A universalização é pluralista, porque seus fins só podem ser atingidos por uma racionalidade
comunicativa que supõe o desejo e o poder dos sujeitos de defenderem a especificidade das suas formas de
vida. A globalização é a união dos conglomerados.
A universalização é a união dos povos. Somos objetos da globalização. Somos sujeitos da universalização.
A aceleração dos processos de mundialização, em seus dois vetores, está nos conduzindo, em nossos dias,
a uma sociedade mundial. Por enquanto, ela é relativamente amorfa, porque não dispõe ainda de estruturas
políticas. Mas já dispõe de uma cultura. É a cultura mundial. Essa cultura é a unidade tensa de duas
culturas: a global e a universal. É por isso que ela é ambígua. A cultura global é impulsionada por
processos de globalização, que levam à crescente transnacionalização todas as indústrias culturais, como a
do cinema e a do disco. A cultura universal é impulsionada por processos de universalização, que levam à
aproximação internacional de escritores, músicos, artistas plásticos, filósofos e cientistas. Apesar disso,
não há guerra de morte entre globalização cultural e universalização cultural. Elas são distintas, mas
dialeticamente complementares. A mesma revolução técnica que viabilizou a globalização da cultura pode
ser usada pelos que pretendem universalizá-la. As duas culturas são partes da modernidade, indissociáveis
uma das outra.
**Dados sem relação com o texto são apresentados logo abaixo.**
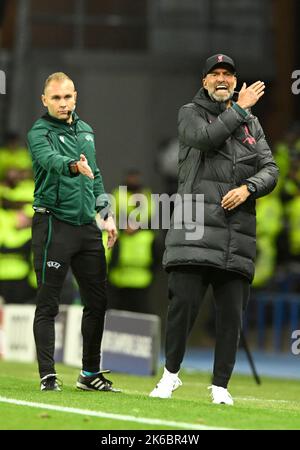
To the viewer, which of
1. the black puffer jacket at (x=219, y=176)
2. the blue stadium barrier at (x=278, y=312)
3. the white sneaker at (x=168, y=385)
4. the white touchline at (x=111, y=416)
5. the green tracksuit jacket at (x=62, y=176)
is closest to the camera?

Sem a cultura global, a cultura universal não teria os meios técnicos para implantar-se, e,
sem a cultura universal, a cultura global careceria de conteúdo ético. Mas há uma relação hierárquica entre
as duas. É da cultura universal que devem partir os impulsos destinados a retificar os desvios da cultura
global. Não podemos, se quisermos enfrentar as patologias dessa cultura, refugiar-nos em particularismos
a contracorrente, como os fundados na nação, na religião ou na etnia, porque eles não nos permitiriam
lidar com fenômenos que atravessam todas as particularidades e se evadem a todas as jurisdições
nacionais, e sim agir no próprio terreno em que se dá a cultura global: o da mundialização. O corretivo da
mundialização pelo globalismo é a mundialização pelo universalismo.

Novos sincretismos
O universalismo cultural implica uma política de abertura, que, longe de gerar o nivelamento, poderá
estimular novos sincretismos, formas inéditas de hibridação. Era a isso que Marx aludia quando falava nas
sínteses produzidas pela interação entre as diversas culturas. E implica, num horizonte mais distante, uma
democracia mundial, como expressão política da sociedade mundial. Essa democracia seria decisiva para
"civilizar" a cultura global, regulamentando suas condições de produção e de disseminação. As duas
metades "inimigas" da cultura mundial -a global e a universal- se reconciliariam, contribuindo para a
concretização do sonho mais alto da modernidade emancipatória, a autonomia cultural.
É para ela que caminhamos, e ali chegaremos um dia, se a humanidade não for destruída antes pela
homogeneização total do mundo, como querem os xiitas da globalização, ou por sua retribalização, como
querem os cruzados da purificação étnica.